Attorney General Jeff Sessions took his war against sanctuary cities to California on Wednesday, announcing a federal...

Posted: Mar 7, 2018 12:31 PM
Updated: Mar 7, 2018 12:31 PM

Attorney General Jeff Sessions took his war against sanctuary cities to California on Wednesday, announcing a federal lawsuit against the state and attacking its elected officials as "radical extremists" in the state's capital city.

In a speech laden with tough rhetoric for his critics and immigration advocates, Sessions decried officials who support so-called sanctuary city policies as "extremists" promoting "open borders."

"Stop treating immigration agents differently from everybody else for the purpose of eviscerating border and immigration laws and advancing an open borders philosophy shared by only a few, the most radical extremists," Sessions said.

Sessions had harsh words in particular for Oakland Mayor Libby Schaaf, who recently announced publicly that federal authorities would be conducting immigration crackdowns in her area. That move has been heavily criticized by immigration officials, who allege she's responsible for hundreds of criminals avoiding capture.

"Her actions support those who flout our laws and boldly validates illegality," Sessions said. "There's no other way to interpret those remarks."

"So here's my message to Mayor Schaaf: How dare you?" Sessions continued. "How dare you needlessly endanger the lives of law enforcement to promote an open borders agenda."

The attorney general's speech in Sacramento at a state law enforcement gathering came on the heels of a move by the Justice Department late Tuesday to sue California over its so-called "sanctuary" policies that prohibit some cooperation with federal immigration enforcement.

The move is an aggressive escalation of a battle the administration has been waging since President Donald Trump's inauguration to pressure local jurisdictions to help the feds catch undocumented immigrants.

Sessions defended the lawsuit, saying it was about preventing "nullification" of federal laws, which he compared to the secessionist movement during the Civil War.

"Contrary to what you might hear from the lawless open-borders radicals, we are not asking California, Oakland, or anyone else to actually effectively enforce immigration laws," Sessions said.

"I can't sit by idly while the lawful authorities of federal officers are being blocked by a legislative action of politicians," he added.

States and cities say their policies are protecting the best interest of their citizens and say they should not have to spend their limited resources on a federal responsibility.

California Gov.

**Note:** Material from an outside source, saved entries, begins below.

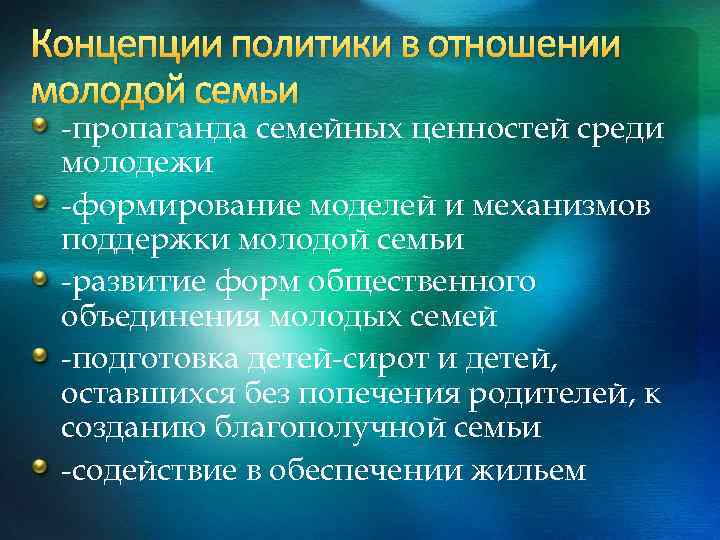 Концепции политики в отношении молодой семьи

-пропаганда семейных ценностей среди молодежи

-формирование моделей и механизмов поддержки молодой семьи

-развитие форм общественного объединения молодых семей

-подготовка детей-сирот и детей, оставшихся без попечения родителей, к созданию благополучной семьи

-содействие в обеспечении жильем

Jerry Brown said the lawsuit was a stunt.

"At a time of unprecedented political turmoil, Jeff Sessions has come to California to further divide and polarize America. Jeff, these political stunts may be the norm in Washington, but they don't work here. SAD!!!" the Democratic governor tweeted.

Sessions defended the Trump administration's push on undocumented immigrants, stressing that it wants to focus on legal immigrants. The US welcomes over 1 million immigrants a year legally by giving them green cards, more than any other nation, he said.

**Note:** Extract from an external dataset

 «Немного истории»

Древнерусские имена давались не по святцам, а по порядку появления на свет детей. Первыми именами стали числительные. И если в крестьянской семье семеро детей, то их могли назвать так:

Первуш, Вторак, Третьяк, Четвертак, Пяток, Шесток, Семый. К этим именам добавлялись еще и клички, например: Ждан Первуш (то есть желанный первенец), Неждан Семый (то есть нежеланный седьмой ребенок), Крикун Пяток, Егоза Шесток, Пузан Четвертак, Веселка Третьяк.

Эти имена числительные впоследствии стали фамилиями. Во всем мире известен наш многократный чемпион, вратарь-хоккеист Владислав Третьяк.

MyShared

"And let no one contend that we reject immigration and want to 'wall off America' from all immigrants," Sessions said. "Indeed, at this unprecedented rate, we will soon have the largest percentage of non-native born in our nation's history, and the percentage is continuing to rise every year thereafter."

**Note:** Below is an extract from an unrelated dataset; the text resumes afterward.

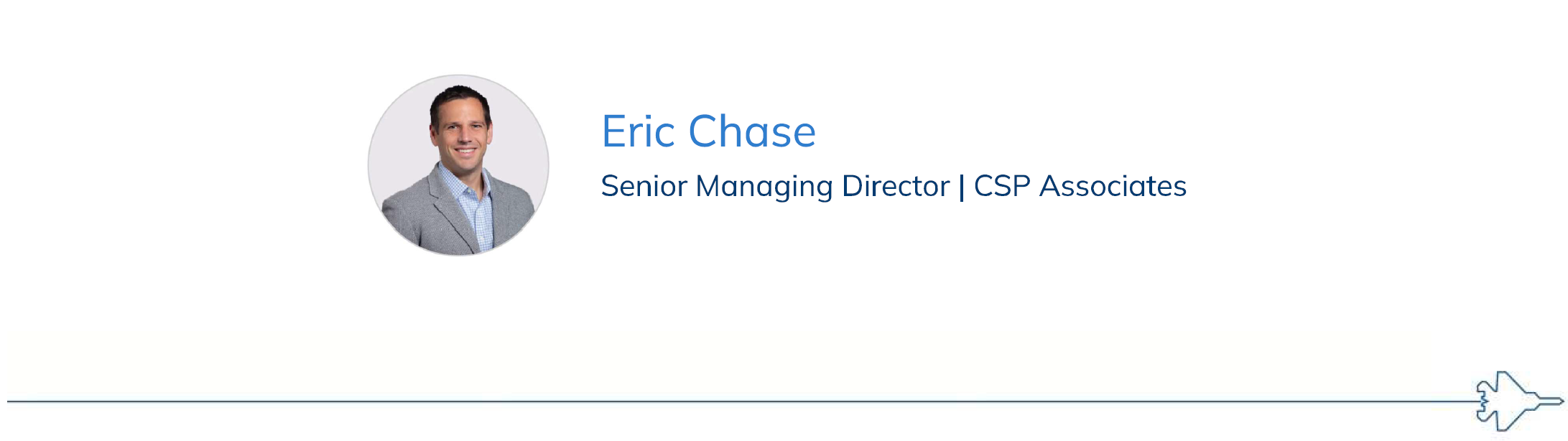 Eric Chase

Senior Managing Director | CSP Associates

The lawsuit is the latest broadside from the Trump administration against so-called "sanctuary cities" -- a broad term referring to localities that abide by some measure of non-cooperation with federal law enforcement though previous courts have blocked many of the administration's efforts to pressure sanctuary jurisdictions, with federal judges siding with those cities and states in litigation.

Sessions said Wednesday he expects to prevail in this case.

"California, (it) absolutely appears to me, is using every power it has -- powers it doesn't have -- to frustrate federal law enforcement. So you can be sure I'm going to use every power I have to stop them," Sessions said. "We are going to fight these irrational, unfair, unconstitutional policies that have been imposed on you and your officers or our federal officers. ... And we intend to win this fight."